→ Task prompt
In the basketball game recap below, what was the score at halftime?

→ Supplied text
That, of course, was not the first close conference loss absorbed by these young 'Cats. They had also suffered similar fates against Michigan State and Purdue. But none of them, they would say, fractured their spine. Instead, when asked the team's mindset entering ifs fray with the Huskers, sophomore forward Miller Kopp said, "We wanted it super bad. That's what the X factor was. We wanted to come out in the game and let everyone know just by watching us that we wanted it really bad."
 
 "Coach talked about, 'Go out there and earn it. Just leave everything on the floor,'" added the rookie forward Robbie Beran. "We learned from previous games. Just trying to make winning plays."
 
The 'Cats made plenty of winning plays in Saturday's first 20 minutes, going 17-of-33 overall (51.5%) and 8-of-14 on their threes (57.1%) while rolling to a 42-27 halftime lead.  "We knew they were going to have urgency today (coming off the Indiana loss) and we didn't match that early in the game," Nebraska coach Fred Hoiberg later lamented. "That opening half, they set the tone. We didn't come out with the intensity we needed on the defensive end. We were closing out short. They were too comfortable early."
 
 
The 'Cats shot just 26.7% overall (8-of-30) and 13.3% on their threes (2-of-15) in the second half, but their lead was still a comfortable dozen after center Ryan Young scored from down low with just 3:47 remaining. Immediately Hoiberg called a time out, and now began the stretch that would test the young 'Cats collective mettle.
 
There was an exchange of misses and then a three-pointer by the Huskers' Matej Kavas that pulled Nebraska to within nine at 3:14. Here the 'Cats, poised, ran their offense and milked the shot clock. But Kopp missed an open three just before it expired, and the Huskers pushed it and got a three from Kevin Cross to close their gap to six at 2:30. Now it was Collins who called a quick time out.
 
 "A lot of times with a young team sometimes you've got to face the music again, so to speak," he would later say. "We got in the same game situation where it was four minutes to go and had a lead. We had to get stops. That's what we haven't been doing is getting stops in the last three minutes of games. Teams have been scoring easily on us."
 
 "We just needed to get stops then," echoed Beran. "If we lock them up, then we don't have to score anymore."
 
Now Young, the last of the 'Cats to score, is fouled, and he misses the front end of his one-and-one off the back rim. But Beran, a dervish, fights for the rebound and gets the ball to Kopp and, with three seconds on the shot clock, Kopp offers a three and misses once again, the ball going out of bounds to Nebraska. Here the 'Cats get a stop and now it is Kopp, an 86.7% shooter on his free throws, who is going to the line for a one-and-one at 1:40. Yet he too misses his first off the back rim, but again the 'Cats get a stop, A.J. Turner blocking a driving Cam Mack in the paint. Here, once more, the 'Cats milk the clock, and once more they go to the line for a one-and-one, and this time it is Pat Spencer who misses the front end with one minute remaining.
 
Then, suddenly, NU's margin is down to three, the Huskers' Mack offering up a prayer from beyond the arc that caroms in off the backboard at 50.4. Hoiberg again calls time.
 
The margin is still three after Pete Nance misses a three, and now the Huskers are pushing the ball up the right boundary, and their Dachon Burke goes up for the tying three, and Spencer flies by him with his arm raised, and Burke flays his legs all akimbo looking for a call. It doesn't come. "Their guy did a good job," Collins will later say of this sequence. "He was crafty. He jumped in, made it look like there was some contact. A lot of times crafty players do that late in games. It was a really good play by Pat to challenge that, to get a hand up."

→ Supplied data

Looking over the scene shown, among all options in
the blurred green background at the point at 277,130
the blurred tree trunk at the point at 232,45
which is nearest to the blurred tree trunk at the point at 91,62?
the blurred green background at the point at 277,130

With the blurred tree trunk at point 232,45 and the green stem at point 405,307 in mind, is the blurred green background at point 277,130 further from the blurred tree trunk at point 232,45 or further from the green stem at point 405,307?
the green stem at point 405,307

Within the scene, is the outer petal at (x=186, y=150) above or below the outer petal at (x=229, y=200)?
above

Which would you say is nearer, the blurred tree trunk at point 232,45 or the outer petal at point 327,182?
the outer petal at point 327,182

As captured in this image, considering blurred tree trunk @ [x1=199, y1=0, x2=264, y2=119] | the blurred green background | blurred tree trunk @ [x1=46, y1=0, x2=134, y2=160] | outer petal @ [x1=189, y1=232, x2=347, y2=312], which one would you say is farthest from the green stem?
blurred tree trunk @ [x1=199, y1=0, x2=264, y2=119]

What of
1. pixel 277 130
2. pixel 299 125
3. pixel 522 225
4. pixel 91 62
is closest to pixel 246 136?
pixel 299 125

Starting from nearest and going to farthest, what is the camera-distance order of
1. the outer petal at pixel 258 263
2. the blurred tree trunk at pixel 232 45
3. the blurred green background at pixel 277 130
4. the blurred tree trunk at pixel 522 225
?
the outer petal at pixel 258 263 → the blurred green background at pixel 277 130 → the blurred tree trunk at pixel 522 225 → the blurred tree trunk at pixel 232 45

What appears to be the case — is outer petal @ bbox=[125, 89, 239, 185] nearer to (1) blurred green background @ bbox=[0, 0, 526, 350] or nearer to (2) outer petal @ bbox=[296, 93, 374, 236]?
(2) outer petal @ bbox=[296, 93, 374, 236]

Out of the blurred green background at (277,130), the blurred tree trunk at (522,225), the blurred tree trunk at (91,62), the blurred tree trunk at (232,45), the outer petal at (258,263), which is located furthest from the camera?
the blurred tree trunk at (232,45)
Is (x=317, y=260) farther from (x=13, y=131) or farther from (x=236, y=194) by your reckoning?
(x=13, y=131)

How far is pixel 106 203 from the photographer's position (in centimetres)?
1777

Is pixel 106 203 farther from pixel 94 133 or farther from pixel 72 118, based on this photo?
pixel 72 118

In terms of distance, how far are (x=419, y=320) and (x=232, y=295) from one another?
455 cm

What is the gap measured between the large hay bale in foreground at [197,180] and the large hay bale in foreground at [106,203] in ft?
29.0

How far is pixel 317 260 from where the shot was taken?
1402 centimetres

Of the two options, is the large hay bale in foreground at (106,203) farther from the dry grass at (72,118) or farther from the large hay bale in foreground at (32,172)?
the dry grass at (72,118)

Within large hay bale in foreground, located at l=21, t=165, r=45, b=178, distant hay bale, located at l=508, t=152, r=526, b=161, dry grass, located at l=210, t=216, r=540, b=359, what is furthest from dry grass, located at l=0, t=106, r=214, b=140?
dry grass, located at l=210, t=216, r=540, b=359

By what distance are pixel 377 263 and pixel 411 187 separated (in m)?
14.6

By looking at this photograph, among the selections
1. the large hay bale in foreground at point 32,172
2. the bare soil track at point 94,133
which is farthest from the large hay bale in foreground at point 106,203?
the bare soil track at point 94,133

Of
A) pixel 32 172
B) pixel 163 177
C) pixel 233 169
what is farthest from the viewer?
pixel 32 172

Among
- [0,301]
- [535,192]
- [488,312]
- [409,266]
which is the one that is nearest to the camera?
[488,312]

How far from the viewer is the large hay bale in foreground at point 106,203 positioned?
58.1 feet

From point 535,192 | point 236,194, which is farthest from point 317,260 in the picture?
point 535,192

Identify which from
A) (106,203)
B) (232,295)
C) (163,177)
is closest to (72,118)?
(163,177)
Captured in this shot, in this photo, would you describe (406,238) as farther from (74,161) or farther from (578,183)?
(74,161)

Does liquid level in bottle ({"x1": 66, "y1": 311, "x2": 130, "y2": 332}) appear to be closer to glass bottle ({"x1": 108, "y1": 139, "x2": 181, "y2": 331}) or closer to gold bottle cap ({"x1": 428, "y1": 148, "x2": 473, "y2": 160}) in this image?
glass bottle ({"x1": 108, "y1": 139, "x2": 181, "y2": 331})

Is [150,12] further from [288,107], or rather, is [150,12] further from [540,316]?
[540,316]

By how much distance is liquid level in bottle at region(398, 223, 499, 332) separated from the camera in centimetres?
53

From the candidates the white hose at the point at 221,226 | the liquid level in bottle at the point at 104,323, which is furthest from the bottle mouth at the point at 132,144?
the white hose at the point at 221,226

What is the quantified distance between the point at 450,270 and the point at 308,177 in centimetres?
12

→ Result
42-27